Crypto companies are building quantum-resistant wallets ahead of anticipated blockchain upgrades to protect against future quantum computing threats. Firms like Silence Laboratories are upgrading multi-party computation (MPC) systems using newly standardized algorithms, allowing institutions to secure their infrastructure without major changes. Other approaches include layer-2 overlays for networks like Bitcoin. Experts note that while wallet-level upgrades can proceed quickly, user behavior and coordination with slower blockchain protocol changes remain critical challenges.
Crypto companies are moving to secure wallet and custody offerings against a future quantum computing threat. They aim to upgrade user-facing infrastructure faster than blockchains can change their core protocols.
The shift reflects a view that network-level upgrades to Bitcoin and Ethereum could take years.

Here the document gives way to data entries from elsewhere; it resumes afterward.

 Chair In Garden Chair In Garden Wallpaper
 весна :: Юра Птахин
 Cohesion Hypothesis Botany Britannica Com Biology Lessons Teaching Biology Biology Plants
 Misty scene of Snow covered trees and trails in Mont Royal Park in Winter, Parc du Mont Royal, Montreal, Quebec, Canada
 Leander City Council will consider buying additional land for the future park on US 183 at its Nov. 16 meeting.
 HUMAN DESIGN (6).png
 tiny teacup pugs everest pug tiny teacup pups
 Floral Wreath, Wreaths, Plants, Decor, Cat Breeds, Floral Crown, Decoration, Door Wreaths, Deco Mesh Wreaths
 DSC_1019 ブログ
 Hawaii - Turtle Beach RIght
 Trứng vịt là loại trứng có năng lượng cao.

One recent estimate puts the timeline for the “Q-Day” threat as soon as 2030.
One company working on this is Silence Laboratories, which added support for MPC signatures using ML-DSA. CEO Jay Prakash said the work follows recent developments in post-quantum cryptography, including NIST’s approval of three algorithms.
Prakash said the company spent six months evaluating those algorithms for distributed signing systems. “Not all of SPHINCS+, Falcon, and CRYSTALS-Dilithium will meet the criteria of multi-party computation (MPC) friendliness,” he stated.

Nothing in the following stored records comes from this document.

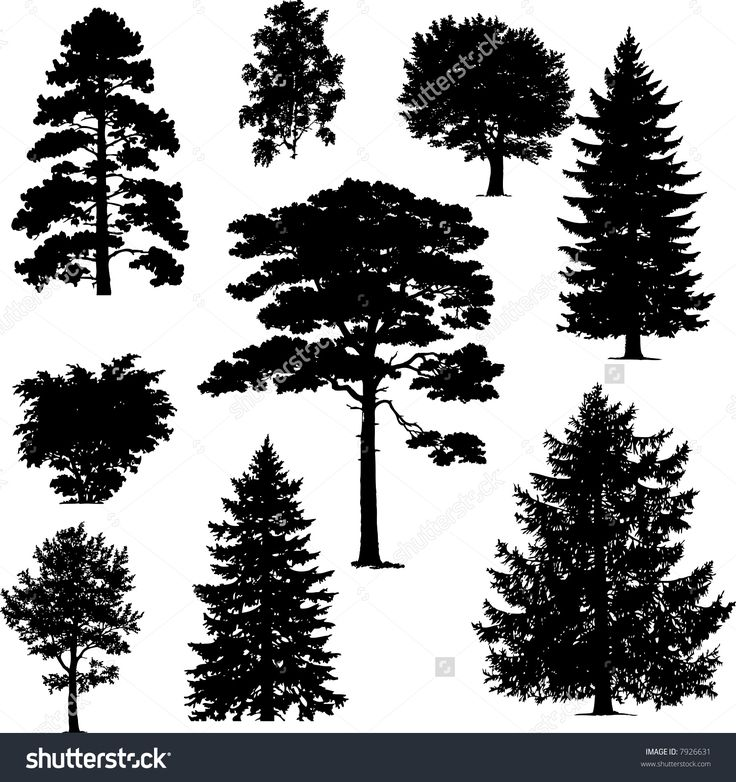 Pine Forest Vector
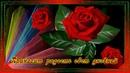Красивое пожелание . Все розы для тебя цветут.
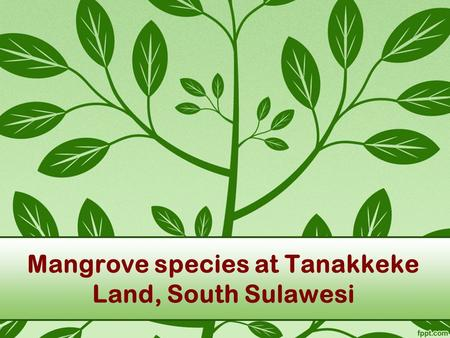Mangrove species at Tanakkeke Land, South Sulawesi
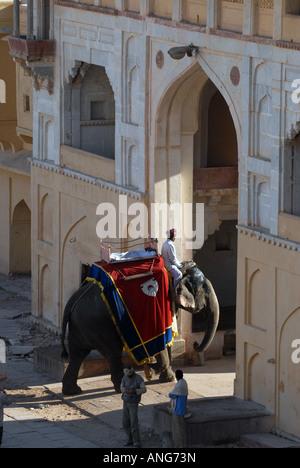 Elefant am Suraj Pol Tor, Amber Fort, Jaipur, Indien. - Stockfoto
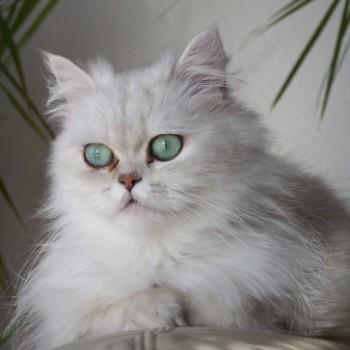 Profilbild von † Luna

The key is generated as shares across isolated nodes, and a signature is produced jointly without reconstruction. This helps protect against quantum computers estimated to break current cryptography within years.
“Institutions are now wired to distributed signing,” Prakash added. He said any bank or custodian with existing MPC infrastructure can migrate to a post-quantum wallet without changing their infrastructure.
The upgrade happens at the wallet level, meaning users would not need to take action. “With a post-quantum wallet SDK, institutions get a clean upgrade path on the infrastructure they already run,” Prakash explained.
The split reflects a broader divide in how the industry approaches quantum risk. Some developers focus on wallet-level upgrades, while others argue only protocol-level changes can fully protect users.
Other companies are taking different approaches. Developers behind a wallet from Postquant Labs are building a system that adds quantum-resistant signatures on top of Bitcoin using a separate layer.
Similar ideas have been proposed, including work from StarkWare researcher Avihu Mordechai Levy. The design is described as a “last-resort” approach rather than a scalable solution.
However, the challenge is timing, and wallet-level fixes have limits. “If wallets are upgraded to post-quantum and chains are not upgrading,” Prakash said, “it won’t work.”